About this exercise
Make an exact transcript of the lines in the data below, starting with the one containing "天ぷら盛り合せ(車海老他野菜等)" and going on through the one containing "Set 5 pensule", with both included and the pictures left out.

----------

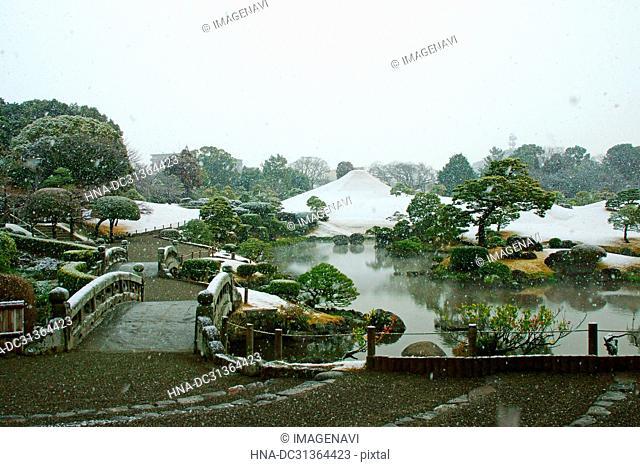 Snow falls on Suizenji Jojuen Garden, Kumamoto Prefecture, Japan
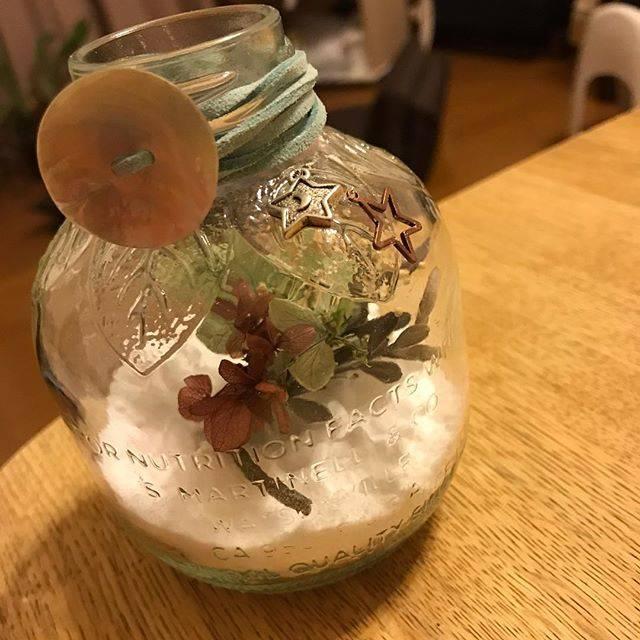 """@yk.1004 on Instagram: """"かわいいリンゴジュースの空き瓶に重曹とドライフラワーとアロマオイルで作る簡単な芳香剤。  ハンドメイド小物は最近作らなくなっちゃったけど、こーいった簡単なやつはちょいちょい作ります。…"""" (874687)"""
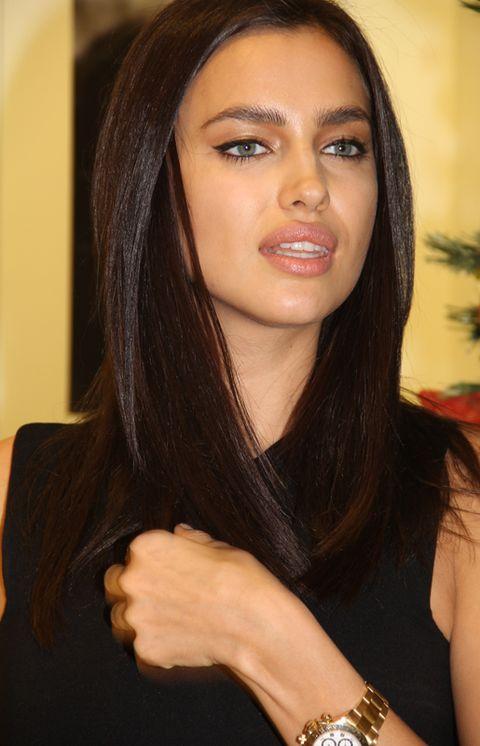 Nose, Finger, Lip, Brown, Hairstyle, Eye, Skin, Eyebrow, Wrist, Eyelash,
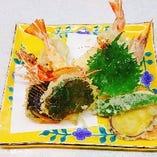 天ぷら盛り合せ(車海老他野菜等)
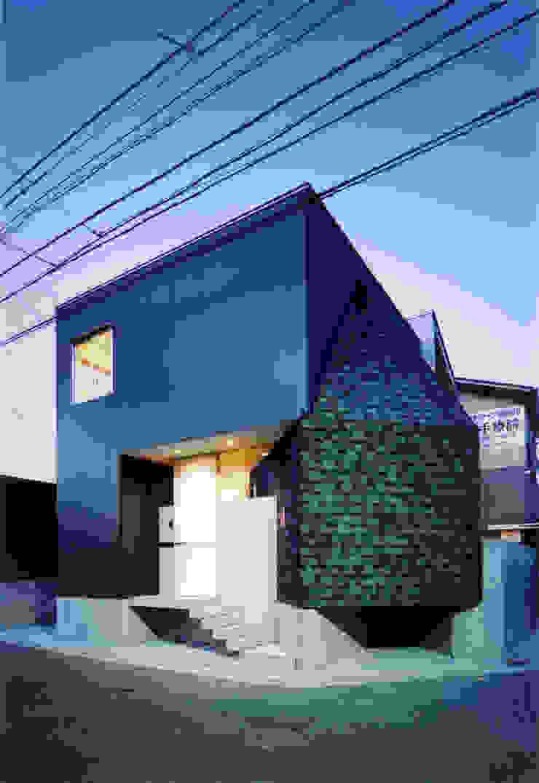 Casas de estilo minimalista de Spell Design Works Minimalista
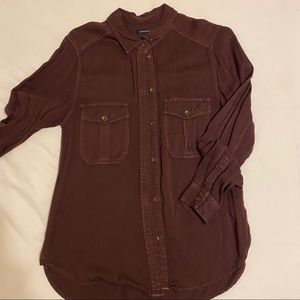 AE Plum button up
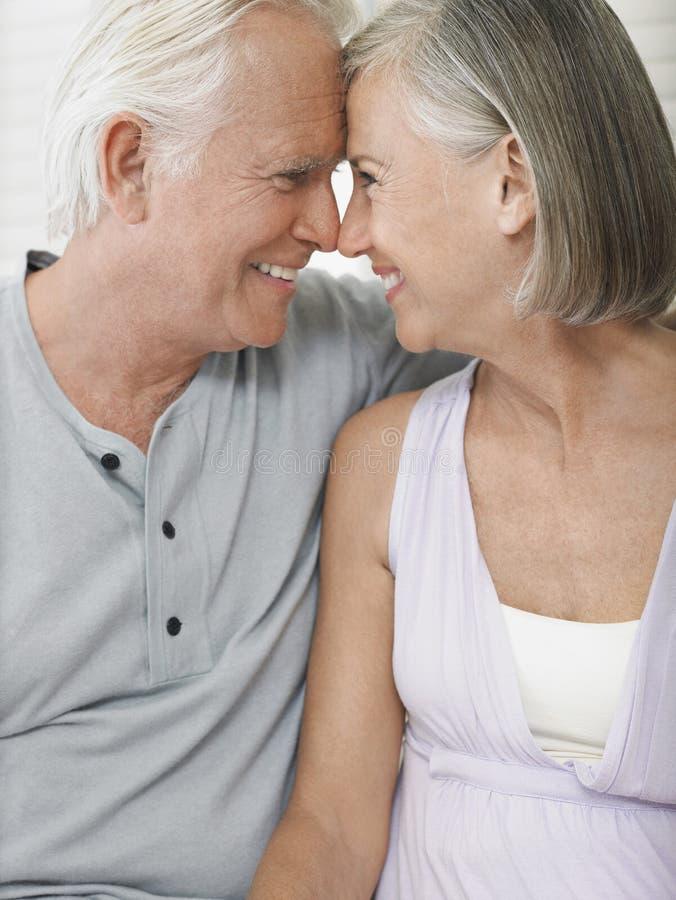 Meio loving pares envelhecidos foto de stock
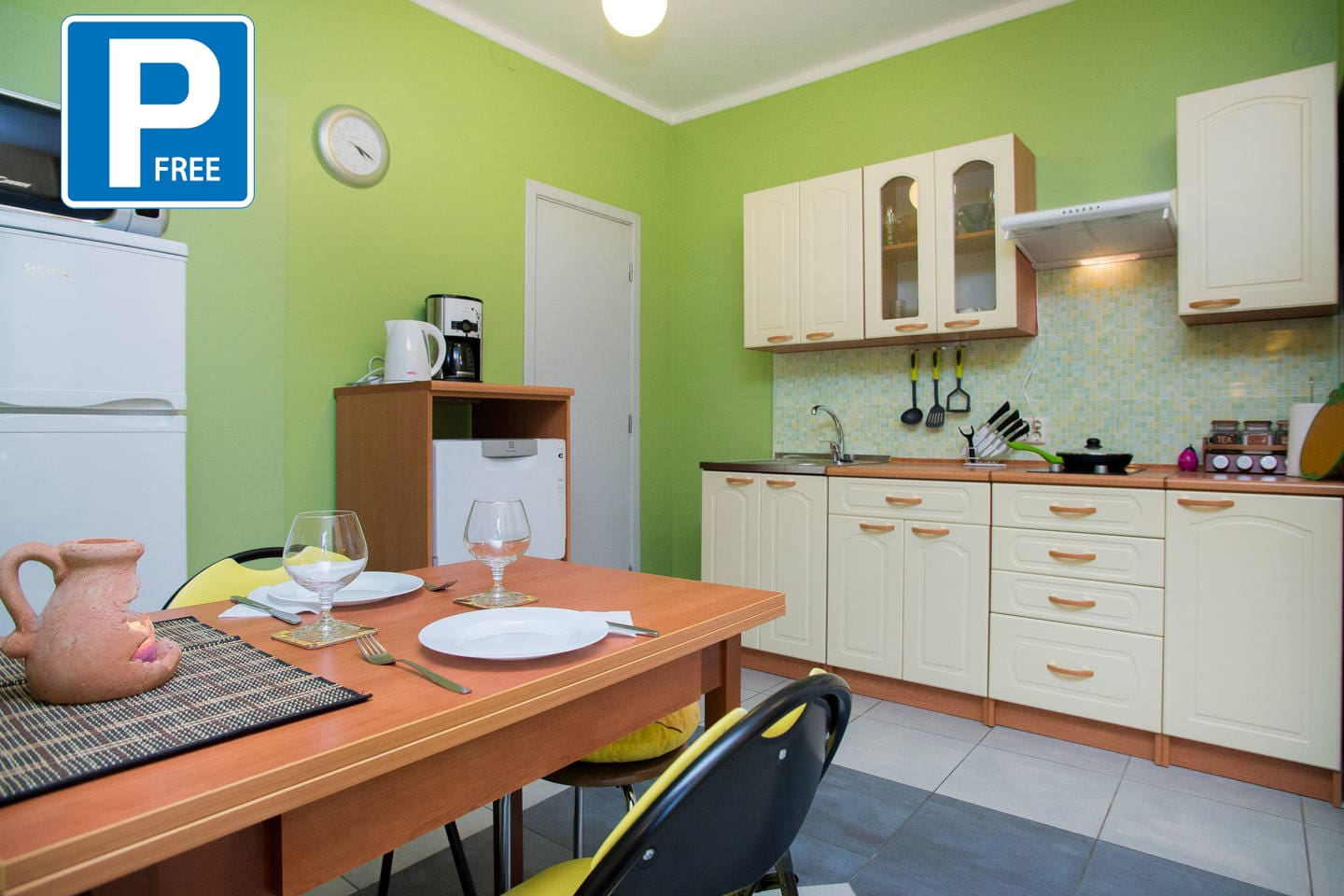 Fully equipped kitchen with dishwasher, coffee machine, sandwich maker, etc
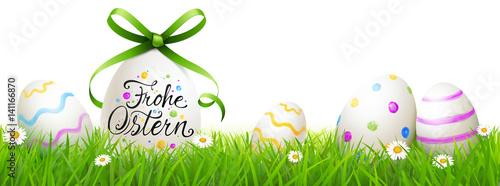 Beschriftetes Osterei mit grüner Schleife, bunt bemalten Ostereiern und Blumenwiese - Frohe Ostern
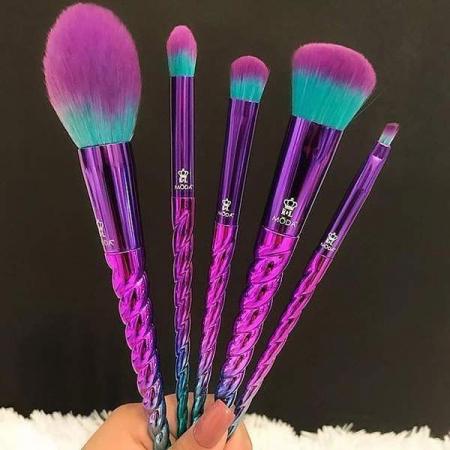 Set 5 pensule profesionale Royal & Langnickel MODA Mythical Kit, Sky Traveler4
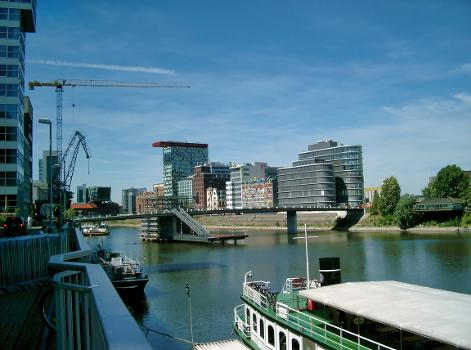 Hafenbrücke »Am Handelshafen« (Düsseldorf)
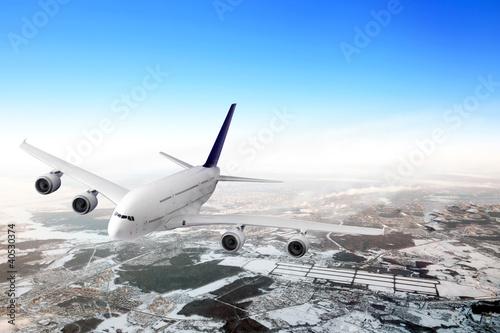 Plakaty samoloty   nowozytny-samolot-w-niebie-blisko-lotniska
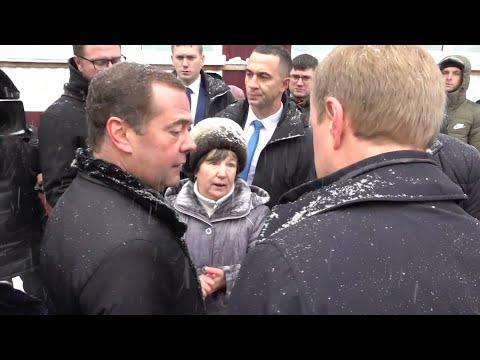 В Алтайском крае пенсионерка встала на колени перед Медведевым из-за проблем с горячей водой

----------

Reply to the exercise
 天ぷら盛り合せ(車海老他野菜等)
 Casas de estilo minimalista de Spell Design Works Minimalista
 AE Plum button up
 Meio loving pares envelhecidos foto de stock
 Fully equipped kitchen with dishwasher, coffee machine, sandwich maker, etc
 Beschriftetes Osterei mit grüner Schleife, bunt bemalten Ostereiern und Blumenwiese - Frohe Ostern
 Set 5 pensule profesionale Royal & Langnickel MODA Mythical Kit, Sky Traveler4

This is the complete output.